Görev 1 =
Lütfen kayıtlarda "How much distance" ifadesini içeren satırdan başlayıp kayıtların sonuna kadar uzanan satırları, iki uç da dahil olmak üzere, "grey blazer" yerine "dark coat" koyarak yeniden yazın. Geri kalan her şey değişmeden kalsın.

Alıntı metin =
━━━━━━━━━━━━━━━━

Yüce Allah, “eğer ‘öğüt ve hatırlatma’ bir yarar sağlayacaksa, öğüt verip hatırlat.”[6] buyurmak suretiyle öğüt dinlemeye meyilli olan ve yapılan öğütten istifade edecek durumda olan kişilere öğüt vermeyi tavsiye etmektedir. Nitekim Yüce Allah öğüdün fayda sağlayacağı kimselerin bazı özelliklerini ayetlerde şöyle açıklamaktadır:
“… İşte bununla, Allah’a ve ahiret gününe iman edenlere öğüt verilir…”[7]
“Allah’tan ‘içi titreyerek korkan’ öğüt alır-düşünür.”[8]
“…Ancak temiz akıl sahipleri öğüt alıp-düşünebilirler.”[9]
“İçten (Allah’a) yönelenden başkası öğüt alıp-düşünmez.”[10]
“Benim kesin tehdidimden korkanlara Kur’ân ile öğüt ver.”[11]
“Sen öğüt verip-hatırlat; çünkü gerçekten öğütle-hatırlatma, müminlere yarar sağlar.”[12]
Allah yoluna/İslâm’a güzel öğütle davet edilecek olanlar, verilen öğüdü kabul eden, iyi kalpli, sağlam karakterli, güzel huylu, zarif ve duyarlı vicdan sahibi insanlardır. Bu özellikte olan insanları İslâm’a, ilgi çekici ve tatmin edici güzel öğütlerle davet etmek gerekir. Çünkü bağırıp çağırarak sert bir üslupla kaba ve hakaret içerikli sözlerle konuşmanın insanları uzaklaştırmaktan başka bir yararı olmaz. Ancak tatlı dil, güler yüzle, yumuşak bir üslupla hikmetli sözler, insanları etkiler ve yoldan çıkanların yola girmesine vesile olur.
3. Allah’ın Yoluna/İslâm’a En Güzel Bir Biçimde Mücadele Ederek Davet Etmek
İslâm’a davet metotlarının üçüncüsü ise en güzel bir biçimde mücadele ederek davet etmektir.

━━━━━━━━━━━━━━━━

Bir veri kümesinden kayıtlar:

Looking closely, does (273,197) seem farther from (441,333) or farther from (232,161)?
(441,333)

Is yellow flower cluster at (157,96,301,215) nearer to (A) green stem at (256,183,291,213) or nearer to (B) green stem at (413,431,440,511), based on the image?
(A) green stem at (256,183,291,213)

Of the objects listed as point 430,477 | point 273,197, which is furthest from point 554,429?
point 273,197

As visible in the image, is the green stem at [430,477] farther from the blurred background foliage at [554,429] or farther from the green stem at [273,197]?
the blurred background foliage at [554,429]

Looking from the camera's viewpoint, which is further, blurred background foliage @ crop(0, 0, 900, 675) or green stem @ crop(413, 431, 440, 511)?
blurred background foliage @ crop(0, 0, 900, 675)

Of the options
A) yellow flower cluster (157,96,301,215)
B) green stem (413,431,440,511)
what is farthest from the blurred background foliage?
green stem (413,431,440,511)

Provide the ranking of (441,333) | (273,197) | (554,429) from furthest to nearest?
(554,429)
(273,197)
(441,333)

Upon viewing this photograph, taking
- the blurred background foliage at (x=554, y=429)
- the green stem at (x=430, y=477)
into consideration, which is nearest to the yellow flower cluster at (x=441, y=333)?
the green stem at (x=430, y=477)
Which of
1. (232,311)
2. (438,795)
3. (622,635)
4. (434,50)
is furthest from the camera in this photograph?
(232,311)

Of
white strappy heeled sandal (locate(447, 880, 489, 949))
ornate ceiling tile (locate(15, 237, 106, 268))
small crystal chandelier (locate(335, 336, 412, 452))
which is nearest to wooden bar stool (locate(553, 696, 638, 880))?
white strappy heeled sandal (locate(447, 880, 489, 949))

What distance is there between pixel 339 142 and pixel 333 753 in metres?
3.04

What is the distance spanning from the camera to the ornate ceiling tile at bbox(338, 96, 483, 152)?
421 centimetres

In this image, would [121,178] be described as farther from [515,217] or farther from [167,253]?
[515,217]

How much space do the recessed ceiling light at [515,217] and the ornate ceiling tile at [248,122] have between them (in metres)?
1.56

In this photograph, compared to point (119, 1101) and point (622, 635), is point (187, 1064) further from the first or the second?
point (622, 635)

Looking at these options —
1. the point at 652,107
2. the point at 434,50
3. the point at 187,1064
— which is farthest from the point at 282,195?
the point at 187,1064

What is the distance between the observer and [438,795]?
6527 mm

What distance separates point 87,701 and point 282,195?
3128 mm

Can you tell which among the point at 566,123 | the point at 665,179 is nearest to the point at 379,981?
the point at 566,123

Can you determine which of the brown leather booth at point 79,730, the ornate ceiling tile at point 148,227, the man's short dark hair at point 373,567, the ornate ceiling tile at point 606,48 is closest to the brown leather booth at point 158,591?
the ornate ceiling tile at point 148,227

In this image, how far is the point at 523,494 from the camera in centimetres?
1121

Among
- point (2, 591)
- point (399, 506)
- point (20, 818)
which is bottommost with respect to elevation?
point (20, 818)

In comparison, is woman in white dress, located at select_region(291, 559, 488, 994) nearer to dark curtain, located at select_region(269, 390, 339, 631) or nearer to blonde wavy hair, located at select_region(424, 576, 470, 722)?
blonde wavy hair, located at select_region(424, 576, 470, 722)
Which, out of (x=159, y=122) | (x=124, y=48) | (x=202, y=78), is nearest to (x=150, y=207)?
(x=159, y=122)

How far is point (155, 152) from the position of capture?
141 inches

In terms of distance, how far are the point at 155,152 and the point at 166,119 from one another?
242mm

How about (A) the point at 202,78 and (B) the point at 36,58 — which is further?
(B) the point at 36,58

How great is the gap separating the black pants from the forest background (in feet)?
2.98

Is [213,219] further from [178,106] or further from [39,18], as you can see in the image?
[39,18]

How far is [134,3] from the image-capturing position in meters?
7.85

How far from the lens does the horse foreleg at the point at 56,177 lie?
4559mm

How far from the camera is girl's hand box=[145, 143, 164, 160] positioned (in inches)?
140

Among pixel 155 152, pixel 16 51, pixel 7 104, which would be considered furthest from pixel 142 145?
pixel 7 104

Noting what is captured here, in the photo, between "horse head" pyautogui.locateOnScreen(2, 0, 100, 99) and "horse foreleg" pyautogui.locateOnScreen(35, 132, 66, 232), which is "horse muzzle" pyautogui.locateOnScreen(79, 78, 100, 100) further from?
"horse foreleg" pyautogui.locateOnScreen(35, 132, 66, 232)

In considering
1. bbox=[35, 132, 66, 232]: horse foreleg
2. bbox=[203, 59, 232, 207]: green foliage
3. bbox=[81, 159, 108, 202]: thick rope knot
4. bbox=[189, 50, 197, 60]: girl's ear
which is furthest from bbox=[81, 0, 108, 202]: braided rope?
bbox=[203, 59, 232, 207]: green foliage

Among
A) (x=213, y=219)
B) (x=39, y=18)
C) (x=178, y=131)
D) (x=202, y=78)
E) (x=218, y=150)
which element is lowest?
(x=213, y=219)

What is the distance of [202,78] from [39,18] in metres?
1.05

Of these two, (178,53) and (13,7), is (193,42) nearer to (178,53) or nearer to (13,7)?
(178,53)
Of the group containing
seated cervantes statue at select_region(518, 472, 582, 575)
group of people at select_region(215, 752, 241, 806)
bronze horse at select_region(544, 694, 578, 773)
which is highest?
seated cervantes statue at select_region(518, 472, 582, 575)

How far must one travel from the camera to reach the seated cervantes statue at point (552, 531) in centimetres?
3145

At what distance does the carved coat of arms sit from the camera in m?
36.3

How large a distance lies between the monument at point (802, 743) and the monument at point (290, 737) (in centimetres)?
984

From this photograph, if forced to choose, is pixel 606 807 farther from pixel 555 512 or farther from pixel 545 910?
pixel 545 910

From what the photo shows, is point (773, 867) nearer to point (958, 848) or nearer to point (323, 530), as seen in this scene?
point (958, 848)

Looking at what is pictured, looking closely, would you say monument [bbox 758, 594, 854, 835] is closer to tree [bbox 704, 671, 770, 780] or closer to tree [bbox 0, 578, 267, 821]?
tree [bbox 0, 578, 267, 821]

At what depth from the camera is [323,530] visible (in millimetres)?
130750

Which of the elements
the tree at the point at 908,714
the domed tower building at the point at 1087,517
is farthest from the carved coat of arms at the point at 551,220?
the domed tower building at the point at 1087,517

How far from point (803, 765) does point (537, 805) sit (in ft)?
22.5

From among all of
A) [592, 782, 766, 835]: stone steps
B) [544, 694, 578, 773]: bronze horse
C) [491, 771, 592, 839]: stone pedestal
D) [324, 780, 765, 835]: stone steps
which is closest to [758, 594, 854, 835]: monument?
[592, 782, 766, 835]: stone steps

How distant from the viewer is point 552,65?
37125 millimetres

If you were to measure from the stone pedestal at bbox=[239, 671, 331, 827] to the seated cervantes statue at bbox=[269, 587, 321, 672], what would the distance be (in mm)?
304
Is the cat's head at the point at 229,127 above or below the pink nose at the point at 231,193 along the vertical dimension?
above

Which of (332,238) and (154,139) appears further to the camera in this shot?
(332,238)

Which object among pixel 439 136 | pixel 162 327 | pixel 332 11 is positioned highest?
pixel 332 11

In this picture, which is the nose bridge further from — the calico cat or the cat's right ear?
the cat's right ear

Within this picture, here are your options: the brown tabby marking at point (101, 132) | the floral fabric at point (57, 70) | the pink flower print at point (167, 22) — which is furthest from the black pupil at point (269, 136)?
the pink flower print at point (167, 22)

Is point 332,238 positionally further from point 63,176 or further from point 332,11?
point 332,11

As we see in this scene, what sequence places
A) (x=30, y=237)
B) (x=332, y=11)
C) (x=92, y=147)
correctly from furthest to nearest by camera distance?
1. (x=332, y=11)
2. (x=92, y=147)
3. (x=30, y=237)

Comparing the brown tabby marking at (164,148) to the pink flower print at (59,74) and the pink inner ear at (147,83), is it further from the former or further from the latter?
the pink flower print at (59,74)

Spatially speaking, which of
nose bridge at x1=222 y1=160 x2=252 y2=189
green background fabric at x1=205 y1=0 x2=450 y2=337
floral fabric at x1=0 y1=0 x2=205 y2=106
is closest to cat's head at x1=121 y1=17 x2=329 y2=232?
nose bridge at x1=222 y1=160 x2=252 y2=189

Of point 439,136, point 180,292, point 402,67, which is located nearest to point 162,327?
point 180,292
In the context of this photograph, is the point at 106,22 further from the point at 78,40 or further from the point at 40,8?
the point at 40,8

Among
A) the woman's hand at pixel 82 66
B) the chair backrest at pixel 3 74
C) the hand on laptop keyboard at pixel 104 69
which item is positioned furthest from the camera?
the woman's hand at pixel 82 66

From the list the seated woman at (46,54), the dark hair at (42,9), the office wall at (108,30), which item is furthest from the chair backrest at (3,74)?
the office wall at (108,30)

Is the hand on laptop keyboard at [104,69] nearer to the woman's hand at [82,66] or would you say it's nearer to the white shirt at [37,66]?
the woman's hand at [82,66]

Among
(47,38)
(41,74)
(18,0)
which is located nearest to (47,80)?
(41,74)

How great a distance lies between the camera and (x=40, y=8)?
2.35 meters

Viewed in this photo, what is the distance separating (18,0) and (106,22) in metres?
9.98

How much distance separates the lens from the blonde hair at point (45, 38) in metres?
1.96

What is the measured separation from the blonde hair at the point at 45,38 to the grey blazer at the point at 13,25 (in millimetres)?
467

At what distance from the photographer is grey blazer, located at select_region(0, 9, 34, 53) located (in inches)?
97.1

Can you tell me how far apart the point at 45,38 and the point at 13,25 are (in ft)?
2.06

━━━━━━━━━━━━━━━━

Görev 2 =
İslâm'a davet metotlarını anlatan metni kaldığı yerden sürdürün.

Cevap 1 =
How much distance separates the lens from the blonde hair at point (45, 38) in metres?
1.96

What is the measured separation from the blonde hair at the point at 45,38 to the dark coat at the point at 13,25 (in millimetres)?
467

At what distance from the photographer is dark coat, located at select_region(0, 9, 34, 53) located (in inches)?
97.1

Can you tell me how far apart the point at 45,38 and the point at 13,25 are (in ft)?
2.06

Cevap 2 =
Mücadele, dilimize Arapçadan geçmiş olan bir kelime olup sözlükte; “emek vermek, uğraşmak, çok çalışmak ve aşırı ölçüde tartışmak” gibi anlamlara gelir.[13] Karşılaştığı tüm zorluklara karşı pes etmeyen, sonuna kadar direnen kişilere ise mücadeleci kişi denilir.
Mücadele kavramı genelde hedefe ulaşmak veya bir meseleyi çözmek için var gücüyle çalışmak, uğraşmak anlamında kullanılmaktadır.[14] Âyette tavsiye edilen mücadele, karşılıklı fikir teatisi yaparak münazarada bulunmaktır. Bunun da edep ölçüleri içerisinde, nazik ve yumuşak bir biçimde yapılması gerekir.[15] Böylece mücadele, en güzel bir şekilde yapılırken günün şartları, sosyal yapı, muhatapların kültür seviyeleri de dikkate alınmalıdır. Yani mücadelenin sistemli, seviyeli ve sağlam delillere dayanarak yapılması gereklidir.[16]
Genellikle en güzel bir şekilde mücadele etme metodu, dînî bir eğitim almamış, yabancı kültürlerin etkisinde kalıp dine, dindarlara saygı duymayan, yıkıcı, bozucu faaliyetlerde bulunan şüpheci, inkârcı veya inatçı kişilere karşı kullanılır.
Mücadele ve fikrî münakaşalardan müspet bir netice elde etmek oldukça zordur. Karşı fikirlerin çatışmasından genellikle yorgunluk ve dargınlıklar meydana gelmektedir.[17] Bu sebeple Kur’ân-ı Kerîm karşıt fikirli insanlarla mücadele yapmayı pek tavsiye etmemektedir. Ancak ille de mücadele etmek gerekirse bunun en güzel bir biçimde yapılmasını emretmektedir.[18] Kur’ân-ı Kerîm’in ön gördüğü mücadele, muhatabı kötüleyip rencide edebilecek sözler söyleyerek değil de ona karşı anlayışlı ve nazik bir üslup kullanarak yapılmalıdır.[19]
Şüphesiz ki Allah Teâlâ kimin doğru yolda olduğunu, kimin doğru yoldan saptığını en iyi bir şekilde bilmektedir. Dolayısıyla davetçi, hamasî duygularına ve heyecanına hâkim olmalı, demagoji yapmadan sadece gerçekleri ifade ederek davetini ve tebliğini ihlas ve samimiyetle yapmalıdır. Sonucu Allah’a bırakmalıdır.[20] Çünkü Yüce Allah, peygamberine dahi “Şüphesiz ki sen, sevdiğin herkesi doğru yola yöneltemezsin. Fakat Allah, isteyeni doğru yola iletir. Çünkü O, kimin doğru yola girmek istediğini en iyi bilendir.”[21] buyurmaktadır.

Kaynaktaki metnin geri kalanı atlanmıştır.